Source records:
###
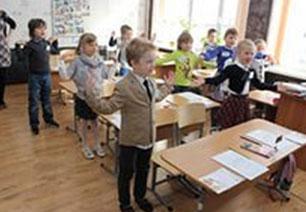 Профилактика гиподинамии у детей школьного возраста : Спорт в школе и здоровье детей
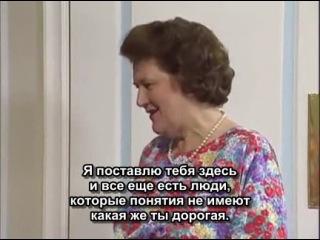 Соблюдая приличия/Keeping Up Appearances/3 сезон 5 серия/Русские субтитры(полная версия)/Для друзей и близких!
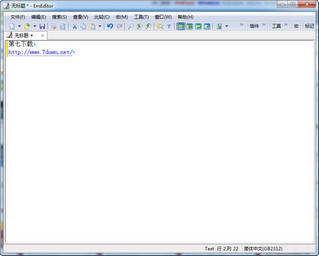 Emeditor v14汉化版 含注册码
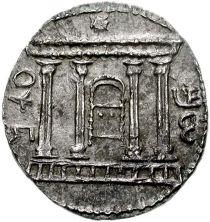 silver-tetradrachm-hasmonean-coin-b
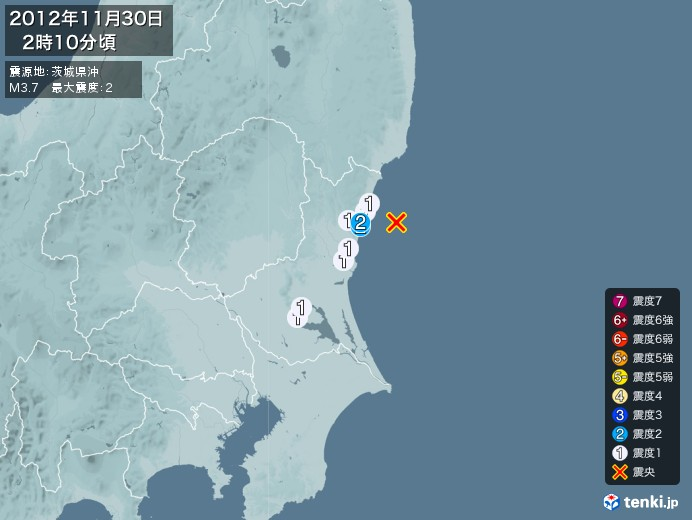 地震情報(2012年11月30日02時10分発生)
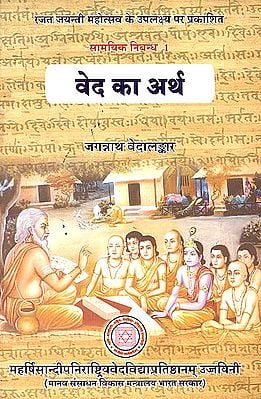 वेद का अर्थ: Meaning of the Veda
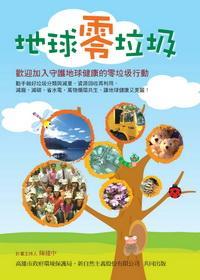 地球零垃圾:歡迎加入守護地球健康的零垃圾行動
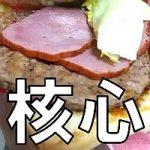 マクドナルドのローストビーフバーガー、「成型肉」問題の核心に迫る!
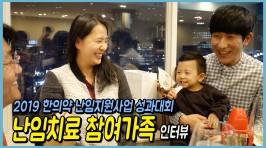 [한방에 산다] 한의약 난임치료 참여 가족 후기, 인터뷰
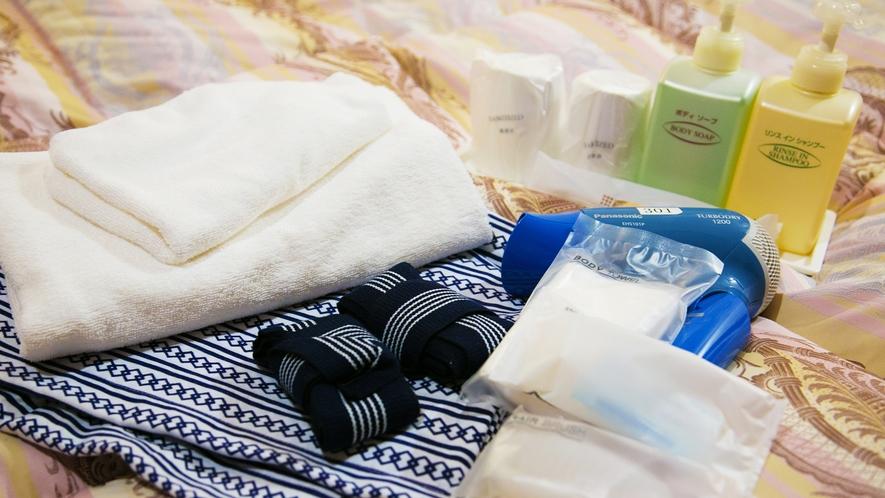 ◆アメニティ◆「タオル」や「浴衣」、などアメニティもご用意しております★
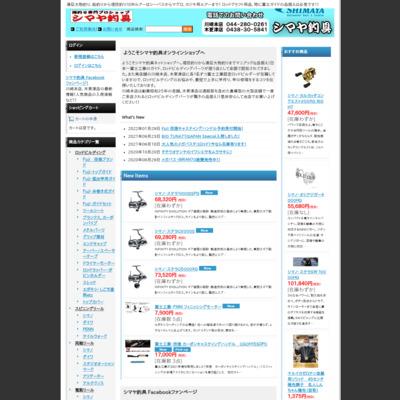 川崎・シマヤ釣具店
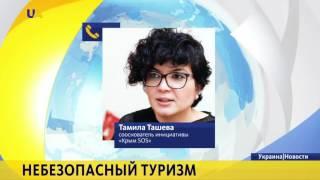 Госпогранслужба рекомендует украинцам воздержаться от поездок в оккупированный Крым(, 2016-08-11T14:15:48.000Z)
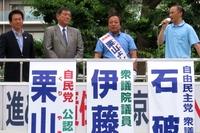 栗山よしゆき 街頭演説会 with 石破茂・衆議院議員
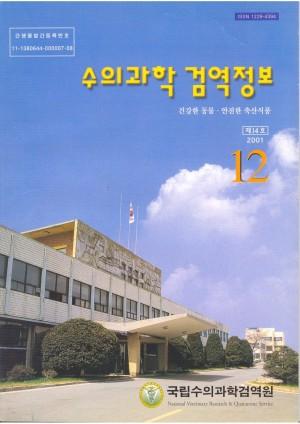 [2001]검역정보 14호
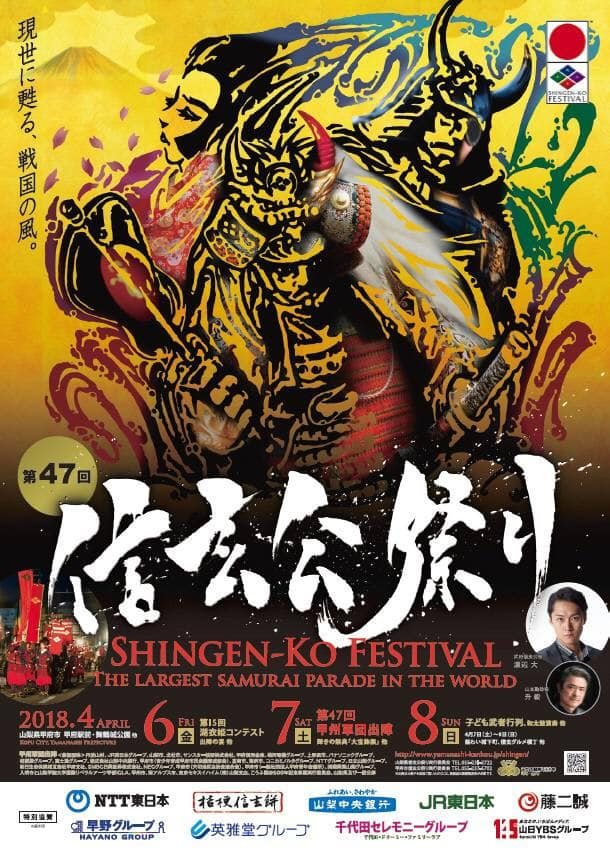 信玄公祭り2018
###
Beginning with the first line of the records, write out every line up to and including the one with "वेद का अर्थ: Meaning of the Veda", exactly, and omit all pictures.

 Профилактика гиподинамии у детей школьного возраста : Спорт в школе и здоровье детей
 Соблюдая приличия/Keeping Up Appearances/3 сезон 5 серия/Русские субтитры(полная версия)/Для друзей и близких!
 Emeditor v14汉化版 含注册码
 silver-tetradrachm-hasmonean-coin-b
 地震情報(2012年11月30日02時10分発生)
 वेद का अर्थ: Meaning of the Veda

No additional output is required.